-- Activity a --
Reproduce the passage of the patch discussion below starting at "2021-08-10 Thread Daniel" and ending at "it is hung.".

-- Selected extract --
= Beginning of Section =

Re: [PATCH 20/46] drm/i915/guc: Add hang check to GuC submit engine

2021-08-10 Thread Daniel Vetter
On Mon, Aug 09, 2021 at 07:05:58PM +, Matthew Brost wrote:
> On Mon, Aug 09, 2021 at 05:35:25PM +0200, Daniel Vetter wrote:
> > On Tue, Aug 03, 2021 at 03:29:17PM -0700, Matthew Brost wrote:
> > > The heartbeat uses a single instance of a GuC submit engine (GSE) to do
> > > the hang check. As such if a different GSE's state machine hangs, the
> > > heartbeat cannot detect this hang. Add timer to each GSE which in turn
> > > can disable all submissions if it is hung.

= End of Section =

-- Working data --
= Beginning of Section =

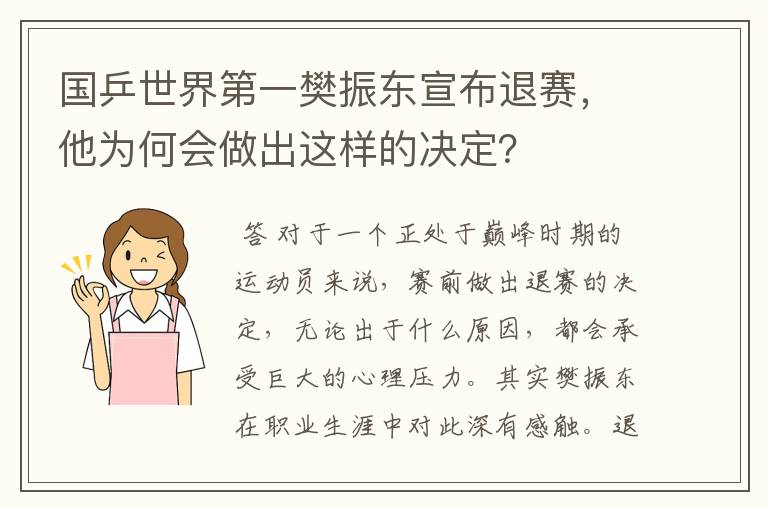 国乒世界第一樊振东宣布退赛，他为何会做出这样的决定？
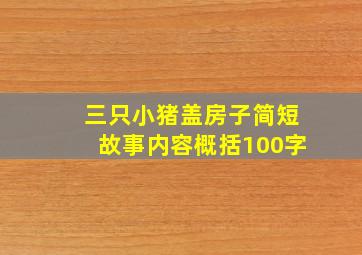 三只小猪盖房子简短故事内容概括100字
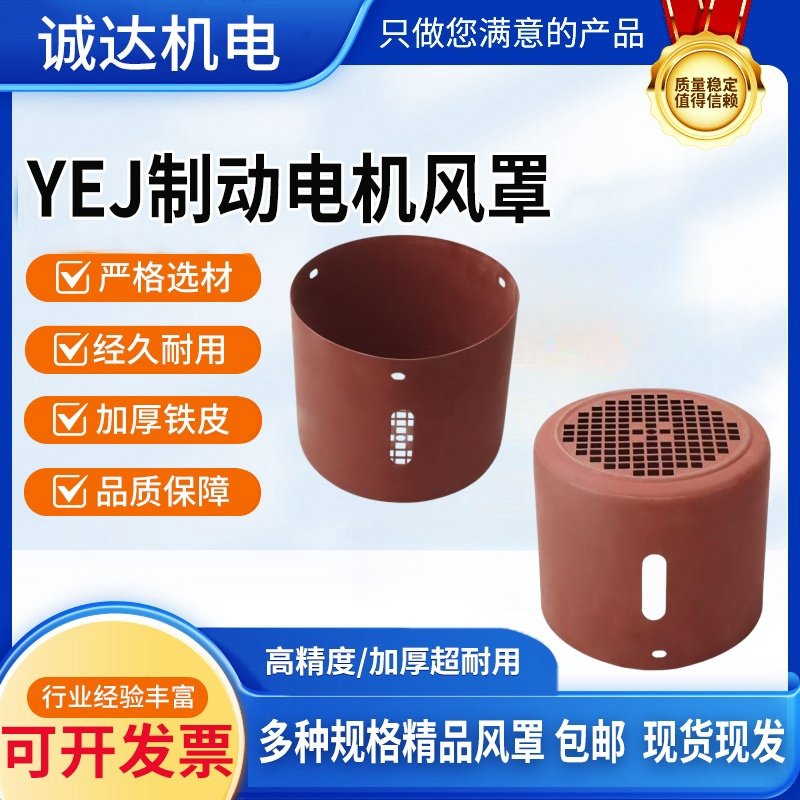 YEJ刹车电机风罩YEJ90-100-112-132-160风扇保护罩制动罩壳风帽
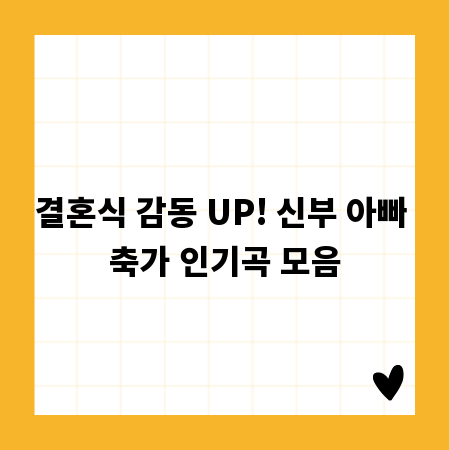 결혼식 감동 UP! 신부 아빠 축가 인기곡 모음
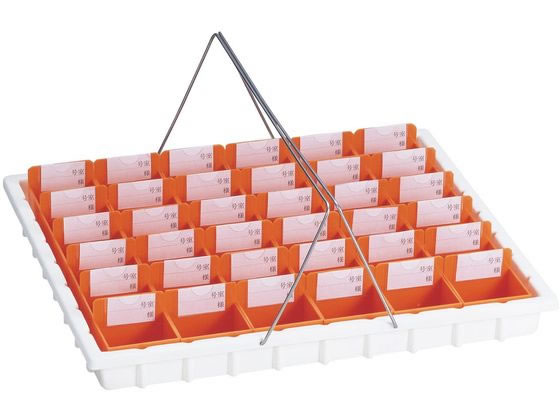 ���{�㗝��� �U��g���[(36�l�p)36�l�p ����g���[ 19-7770-0003 �I�����W KY-36(26-6128)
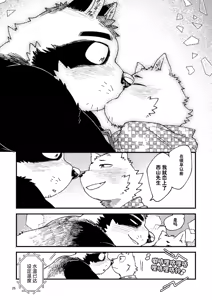 Page 26 of 倾盆大雨里、一箱 - preview thumbnail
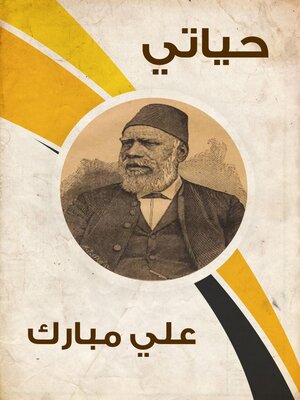 cover image of حياتي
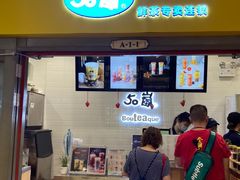 门面-50岚(太平洋森活天地店)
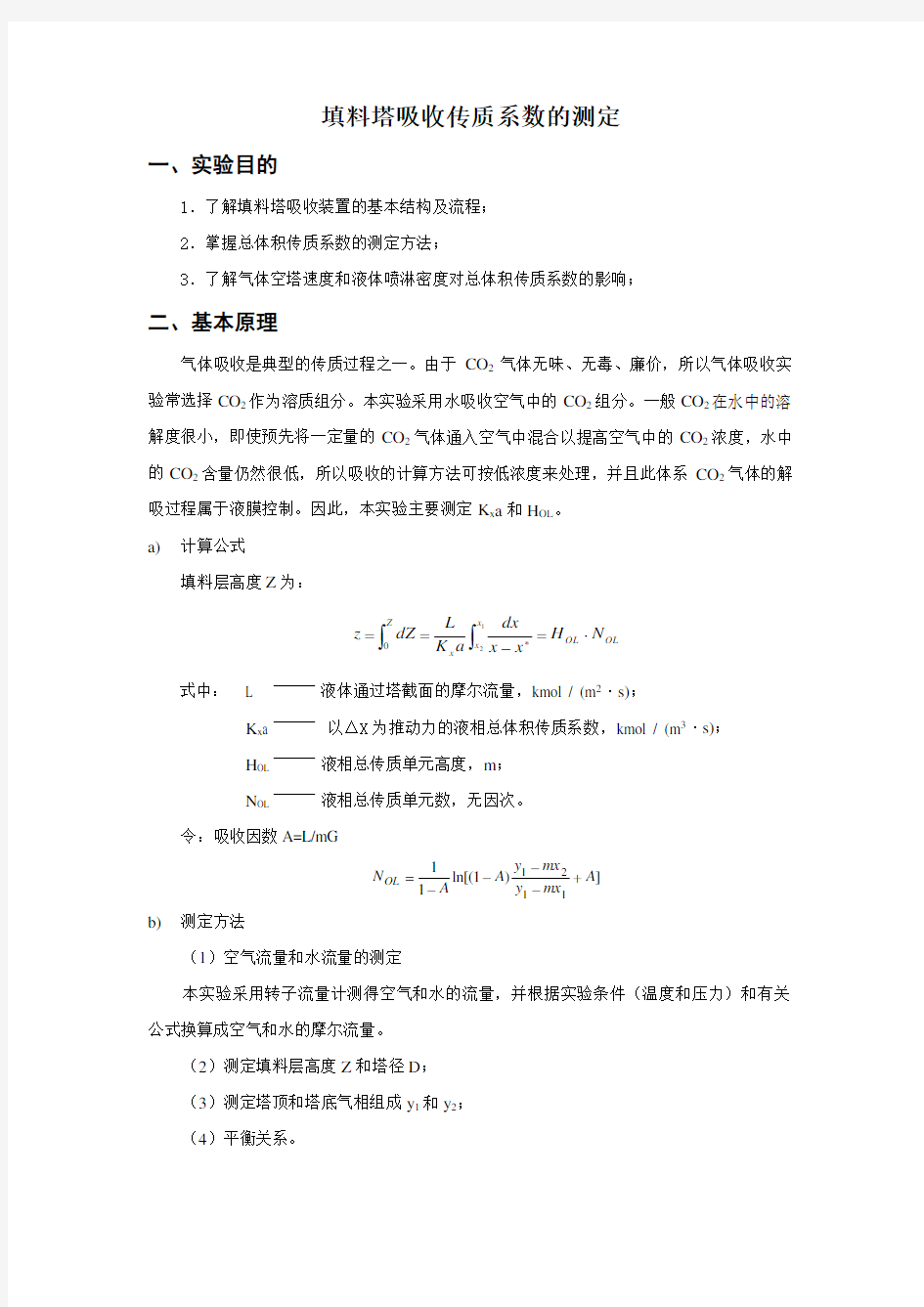 填料塔吸收传质系数的测定实验doc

= End of Section =

-- Activity b --
Rewrite all the records above, with "cover image" replaced by "cover picture" and everything else unchanged, leaving the pictures out of your answer.

-- Result a --
2021-08-10 Thread Daniel Vetter
On Mon, Aug 09, 2021 at 07:05:58PM +, Matthew Brost wrote:
> On Mon, Aug 09, 2021 at 05:35:25PM +0200, Daniel Vetter wrote:
> > On Tue, Aug 03, 2021 at 03:29:17PM -0700, Matthew Brost wrote:
> > > The heartbeat uses a single instance of a GuC submit engine (GSE) to do
> > > the hang check. As such if a different GSE's state machine hangs, the
> > > heartbeat cannot detect this hang. Add timer to each GSE which in turn
> > > can disable all submissions if it is hung.

-- Result b --
 国乒世界第一樊振东宣布退赛，他为何会做出这样的决定？
 三只小猪盖房子简短故事内容概括100字
 YEJ刹车电机风罩YEJ90-100-112-132-160风扇保护罩制动罩壳风帽
 결혼식 감동 UP! 신부 아빠 축가 인기곡 모음
 ���{�㗝��� �U��g���[(36�l�p)36�l�p ����g���[ 19-7770-0003 �I�����W KY-36(26-6128)
 Page 26 of 倾盆大雨里、一箱 - preview thumbnail
 cover picture of حياتي
 门面-50岚(太平洋森活天地店)
 填料塔吸收传质系数的测定实验doc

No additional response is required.